With tax season in full swing we know many Canadians are trying to focus more so on their tax return as opposed to actually filing their taxes. Should you splurge on a long awaited purchase? Book a vacation? Or put money away? And if you do decide to save your tax return, what’s the best option? What are the differences between a Registered Retirement Savings Plan and a Tax Free Savings Plan? Here is a simplified comparison to help you decide.

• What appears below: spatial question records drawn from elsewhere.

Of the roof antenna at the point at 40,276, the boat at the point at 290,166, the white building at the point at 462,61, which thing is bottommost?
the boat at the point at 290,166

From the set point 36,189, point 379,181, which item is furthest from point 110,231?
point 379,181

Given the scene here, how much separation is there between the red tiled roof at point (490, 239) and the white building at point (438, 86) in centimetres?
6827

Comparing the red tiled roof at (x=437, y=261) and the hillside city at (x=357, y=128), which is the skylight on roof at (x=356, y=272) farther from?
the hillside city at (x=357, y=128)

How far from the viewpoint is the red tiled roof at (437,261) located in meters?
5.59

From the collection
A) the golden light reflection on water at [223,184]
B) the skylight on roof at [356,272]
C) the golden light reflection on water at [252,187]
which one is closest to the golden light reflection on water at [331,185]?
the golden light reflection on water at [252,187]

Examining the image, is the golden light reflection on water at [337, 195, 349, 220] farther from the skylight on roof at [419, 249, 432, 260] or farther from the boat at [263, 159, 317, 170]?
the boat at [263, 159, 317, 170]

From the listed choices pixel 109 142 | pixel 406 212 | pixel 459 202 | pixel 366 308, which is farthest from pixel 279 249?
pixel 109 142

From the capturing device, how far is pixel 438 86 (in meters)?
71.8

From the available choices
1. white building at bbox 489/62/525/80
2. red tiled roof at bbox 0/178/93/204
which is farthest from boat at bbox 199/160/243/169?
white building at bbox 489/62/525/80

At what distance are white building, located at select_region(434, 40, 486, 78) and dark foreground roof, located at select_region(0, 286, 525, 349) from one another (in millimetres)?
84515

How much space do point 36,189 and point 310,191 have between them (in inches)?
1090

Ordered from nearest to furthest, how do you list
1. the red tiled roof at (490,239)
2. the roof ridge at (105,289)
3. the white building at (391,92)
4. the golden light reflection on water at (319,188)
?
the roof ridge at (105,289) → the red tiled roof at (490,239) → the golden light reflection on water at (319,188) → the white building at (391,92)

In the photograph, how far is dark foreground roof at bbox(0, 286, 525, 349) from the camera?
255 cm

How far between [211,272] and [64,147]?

Gail Vaz Oxlade, Author of “Debt-Free Forever” and financial planning TV show host, explains RRSPs in the perfectly simplified way. Vaz Oxlade says to place a $20 in a box, and place an umbrella over the box. The box is a savings account; the umbrella is the RRSP plan registration. This visual description helps us understand how the box (savings account) holds your money, and the umbrella (RRSP registration) protects your money from tax deductions (i.e the rain). When you put money in an RRSP you’re shielding off the tax drizzle and allowing your money to grow by deferring deductions and getting a return for any payroll deductions already taken off that income. If you are looking for a savings account you might be interested in somewhere similar to yA Bank and you might want to do some research when looking into a savings plan.
A Tax Free Savings Account is similar to an RRSP in that it is a savings account that is free of tax deductions, but it does differ from an RRSP in terms of flexibility and management. You have the flexibility to withdraw from and contribute to your tfsa whenever you want. But with great power comes great responsibility. You are the one who is responsible to make sure you are not over contributing to your TFSA in any given year. The government decides the maximum allowed contribution for every year and you cannot over contribute otherwise you will be penalized.
RRSP vs. TFSA?
Both savings options have their pros and cons; both protect you from tax deductions, both grow your money tax free, and both give you multiple ways to save including stocks, bonds, mutual funds and GIC’s. So how do they differ?
- RRSP’s defer tax deductions on contributions, they don’t eliminate them. When you make a withdrawal your money will be tax deductable. But the idea here is that you’ll be withdrawing the funds when you’re income is lower (retirement) and so the deductions will be fewer. With a TFSA your withdrawn funds are never taxed.
- The freedom given to you with a TFSA does have its drawbacks. Having your finds out of reach in an RRSP protects you from yourself in a sense. We all get into situations where we need or want to draw on our savings. With the exception of a first-time home purchase or schooling, your money is protected with an RRSP more so than with a TFSA.
So which option is better for you? They’re both beneficial in their own way, and in an ideal world you would contribute to both. One thing to consider when making your choice is your income bracket. If your income is on the very high or very low end, an RRSP contribution can affect government benefits such as the Canada Pension Plan, Old Age Security or the Guaranteed Income Supplement programs. Lastly, Gordon Pape – Canadian retirement author, suggests your age as a factor to consider, “you can’t have an RRSP after the age of 71, but you can have a TFSA for the rest of your life.”